(Exercise): Copy out all of the material below, putting "most distant" in place of "farthest" wherever it occurs. Leave everything else untouched.

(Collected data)
***
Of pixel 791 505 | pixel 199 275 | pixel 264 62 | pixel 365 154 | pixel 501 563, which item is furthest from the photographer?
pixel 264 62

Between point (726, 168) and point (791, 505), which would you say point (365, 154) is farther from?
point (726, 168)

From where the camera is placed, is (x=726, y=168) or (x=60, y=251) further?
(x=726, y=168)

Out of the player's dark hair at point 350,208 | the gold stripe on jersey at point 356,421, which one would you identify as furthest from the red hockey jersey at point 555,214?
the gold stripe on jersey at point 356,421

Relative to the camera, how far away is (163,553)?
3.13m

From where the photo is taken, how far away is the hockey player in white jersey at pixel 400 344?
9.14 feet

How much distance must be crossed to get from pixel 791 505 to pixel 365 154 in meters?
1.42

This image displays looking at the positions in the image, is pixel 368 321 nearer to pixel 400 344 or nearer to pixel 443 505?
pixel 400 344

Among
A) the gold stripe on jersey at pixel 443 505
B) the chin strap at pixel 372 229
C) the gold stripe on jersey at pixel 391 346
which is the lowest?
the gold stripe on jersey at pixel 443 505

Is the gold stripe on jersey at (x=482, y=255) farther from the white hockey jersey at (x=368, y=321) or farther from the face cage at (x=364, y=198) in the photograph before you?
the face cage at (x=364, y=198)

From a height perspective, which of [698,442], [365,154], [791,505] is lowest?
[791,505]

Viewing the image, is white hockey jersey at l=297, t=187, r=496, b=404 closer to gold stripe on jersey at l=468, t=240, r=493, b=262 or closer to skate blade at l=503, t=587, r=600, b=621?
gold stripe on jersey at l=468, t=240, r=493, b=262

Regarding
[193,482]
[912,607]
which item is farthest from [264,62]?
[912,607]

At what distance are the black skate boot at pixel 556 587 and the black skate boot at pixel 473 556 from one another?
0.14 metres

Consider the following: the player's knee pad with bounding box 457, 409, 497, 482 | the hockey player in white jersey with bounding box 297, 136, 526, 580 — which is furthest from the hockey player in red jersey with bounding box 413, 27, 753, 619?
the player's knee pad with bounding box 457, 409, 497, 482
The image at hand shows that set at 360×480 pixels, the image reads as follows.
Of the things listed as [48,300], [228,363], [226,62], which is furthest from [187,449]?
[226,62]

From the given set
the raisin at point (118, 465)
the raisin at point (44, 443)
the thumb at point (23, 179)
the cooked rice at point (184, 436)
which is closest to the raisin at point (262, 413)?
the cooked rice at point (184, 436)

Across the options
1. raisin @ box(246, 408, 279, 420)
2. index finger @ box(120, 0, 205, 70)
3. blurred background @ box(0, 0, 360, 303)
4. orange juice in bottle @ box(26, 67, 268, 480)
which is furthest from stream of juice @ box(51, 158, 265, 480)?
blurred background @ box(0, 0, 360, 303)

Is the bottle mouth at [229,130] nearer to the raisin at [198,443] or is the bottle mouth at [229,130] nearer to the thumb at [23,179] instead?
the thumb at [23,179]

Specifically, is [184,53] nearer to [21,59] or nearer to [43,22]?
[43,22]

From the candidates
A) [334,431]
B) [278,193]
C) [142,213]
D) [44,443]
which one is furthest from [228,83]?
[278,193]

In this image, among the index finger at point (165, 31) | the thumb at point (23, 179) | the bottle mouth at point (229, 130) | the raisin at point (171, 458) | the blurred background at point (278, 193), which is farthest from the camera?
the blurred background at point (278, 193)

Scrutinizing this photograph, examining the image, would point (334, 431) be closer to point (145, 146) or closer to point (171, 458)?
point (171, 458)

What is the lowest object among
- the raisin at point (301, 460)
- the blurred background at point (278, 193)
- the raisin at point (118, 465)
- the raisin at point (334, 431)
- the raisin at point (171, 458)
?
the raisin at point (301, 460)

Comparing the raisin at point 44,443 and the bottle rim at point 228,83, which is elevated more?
***
(Task result):
Of pixel 791 505 | pixel 199 275 | pixel 264 62 | pixel 365 154 | pixel 501 563, which item is furthest from the photographer?
pixel 264 62

Between point (726, 168) and point (791, 505), which would you say point (365, 154) is farther from?
point (726, 168)

From where the camera is placed, is (x=726, y=168) or (x=60, y=251) further?
(x=726, y=168)

Out of the player's dark hair at point 350,208 | the gold stripe on jersey at point 356,421, which one would you identify as furthest from the red hockey jersey at point 555,214?
the gold stripe on jersey at point 356,421

Relative to the camera, how far away is (163,553)?
3.13m

From where the photo is taken, how far away is the hockey player in white jersey at pixel 400 344?
9.14 feet

How much distance must be crossed to get from pixel 791 505 to pixel 365 154 in meters?
1.42

This image displays looking at the positions in the image, is pixel 368 321 nearer to pixel 400 344 or nearer to pixel 443 505?
pixel 400 344

Among
A) the gold stripe on jersey at pixel 443 505
B) the chin strap at pixel 372 229
C) the gold stripe on jersey at pixel 391 346
which is the lowest?
the gold stripe on jersey at pixel 443 505

Is the gold stripe on jersey at (x=482, y=255) farther from the white hockey jersey at (x=368, y=321) or farther from the face cage at (x=364, y=198) in the photograph before you?
the face cage at (x=364, y=198)

From a height perspective, which of [698,442], [365,154], [791,505] is lowest?
[791,505]

Viewing the image, is white hockey jersey at l=297, t=187, r=496, b=404 closer to gold stripe on jersey at l=468, t=240, r=493, b=262 or closer to skate blade at l=503, t=587, r=600, b=621?
gold stripe on jersey at l=468, t=240, r=493, b=262

Regarding
[193,482]
[912,607]
which item is most distant from [264,62]?
[912,607]

At what distance are the black skate boot at pixel 556 587 and the black skate boot at pixel 473 556 from one another?
0.14 metres

Consider the following: the player's knee pad with bounding box 457, 409, 497, 482 | the hockey player in white jersey with bounding box 297, 136, 526, 580 — which is furthest from the hockey player in red jersey with bounding box 413, 27, 753, 619?
the player's knee pad with bounding box 457, 409, 497, 482
The image at hand shows that set at 360×480 pixels, the image reads as follows.
Of the things listed as [48,300], [228,363], [226,62], which is furthest from [187,449]?
[226,62]

From the given set
the raisin at point (118, 465)
the raisin at point (44, 443)
the thumb at point (23, 179)
the cooked rice at point (184, 436)
which is closest to the raisin at point (262, 413)?
the cooked rice at point (184, 436)

Across the options
1. raisin @ box(246, 408, 279, 420)
2. index finger @ box(120, 0, 205, 70)
3. blurred background @ box(0, 0, 360, 303)
4. orange juice in bottle @ box(26, 67, 268, 480)
which is furthest from stream of juice @ box(51, 158, 265, 480)?
blurred background @ box(0, 0, 360, 303)

Is the bottle mouth at [229,130] nearer to the raisin at [198,443] or is the bottle mouth at [229,130] nearer to the thumb at [23,179] instead?
the thumb at [23,179]

Specifically, is [184,53] nearer to [21,59] or nearer to [43,22]?
[43,22]

From the candidates
A) [334,431]
B) [278,193]
C) [142,213]
D) [44,443]
which one is furthest from [228,83]?
[278,193]

In this image, among the index finger at point (165, 31) | the thumb at point (23, 179) | the bottle mouth at point (229, 130) | the raisin at point (171, 458) | the blurred background at point (278, 193), which is most distant from the camera?
the blurred background at point (278, 193)

Scrutinizing this photograph, examining the image, would point (334, 431) be closer to point (145, 146) or closer to point (171, 458)?
point (171, 458)

What is the lowest object among
- the raisin at point (301, 460)
- the blurred background at point (278, 193)
- the raisin at point (118, 465)
- the raisin at point (334, 431)
- the raisin at point (171, 458)
?
the raisin at point (301, 460)

Comparing the raisin at point 44,443 and the bottle rim at point 228,83, which is elevated more?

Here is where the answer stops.